On Tuesday we have done a switch test and started up the database on the standby and use it as primary server.
Everything works fine until yesterday morning.

Our workload:
Over night we retrieve a lot of data and insert it into the database ( ~300000 - ~700000 recordsets into diffrent
tables 
but three main tables ).
In the morning we do some processing, but mostly selects.
During the day people work on the webapp on the system, but do mostly selects.
Every evening runs "vacuum analyze".

Regards,

   A. Nitzschke



Craig Ringer schrieb:
> Alexandra Nitzschke wrote:
>> Hi,
>>
>> we have had similar postgres problems in the past.
>> Please have a look at Bug 3484.
>>
>> We didn't resolve the problems metioned in bug 3484. The other postgres
>> developers also thought, that there are hardware
>> problems.
>> So our customer bought a new server with diffrent hardware configuration
>> ( ... and NEW hardware drives ... ).
>> The error today encountered on the new machine. Just running under heavy
>> load since two days.
>
> Yes, that does seem somewhat unlikely, especially if in both cases
> you've only seen issues with PostgreSQL. However, I'm a bit confused
> about the fact that you're seeing apparent corruption all over the place
> - your earlier report mentions damaged blocks across a number of
> relations, and this one is a bad index. You'd expect this sort of thing
> to come up a lot on the list, so it must be assumed that there's
> something a bit unusual or different about your configuration that's
> either triggering a hard-to-hit bug in PostgreSQL, or that's damaging
> PostgreSQL's data somehow.
>
> Is there any chance you have EVER hard-killed the postmaster manually
> (eg with "kill -9" or "kill -KILL")? If you do that and don't also kill
> the backends, it's my understanding that BAD things may happen
> especially if you then attempt to relaunch the postmaster.
>
> Do you use _any_ 3rd party C extensions? Contrib modules? It doesn't
> have to be in the same database, another database on the same machine
> could be bad too.
>
> Do you have any unusual workload? What is your workload like?
>
> What procedural languages, if any, do you use? Pl/PgSQL? Pl/Perl?
> Pl/Java? Pl/Python? etc. Again, in any database, not just your problem
> one. If you use any other than Pl/PgSQL please also note the version of
> the language interpreter/tools and in the case of Java the JVM vendor &
> install method.
>
> Does your site possibly have dodgy power? Are the servers on a UPS?
>
> Have the servers had any crashes, kernel panics, unexpected reboots, or
> hard poweroffs?
>
> (Not that it should matter, but): Have you hard killed any backends
> (kill -9 / SIGKILL)?
>
> If you run a RAID verify using tw_cli or through the 3dm web interface,
> does it report any block mismatches in the array?
>
> --
> Craig Ringer
>
>
>

Re: could not read block 77 of relation 1663/16385/388818775

From
Tom Lane
Date:
Alexandra Nitzschke <an@clickware.de> writes:
> We have had a look at the /var/log files, no system crash, kernel panic or messages like this has happened.

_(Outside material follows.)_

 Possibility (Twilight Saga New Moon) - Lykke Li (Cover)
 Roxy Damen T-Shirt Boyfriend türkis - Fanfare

What this smells like is a failed page split --- somewhere in the index
there is a down-link pointing at page 77, but page 77 didn't actually
get added to the file.

If there was no system crash or hardware misfeasance then that'd
represent a Postgres bug, but it's difficult to do much about it
unless you can come up with a reproducible sequence to trigger the bug.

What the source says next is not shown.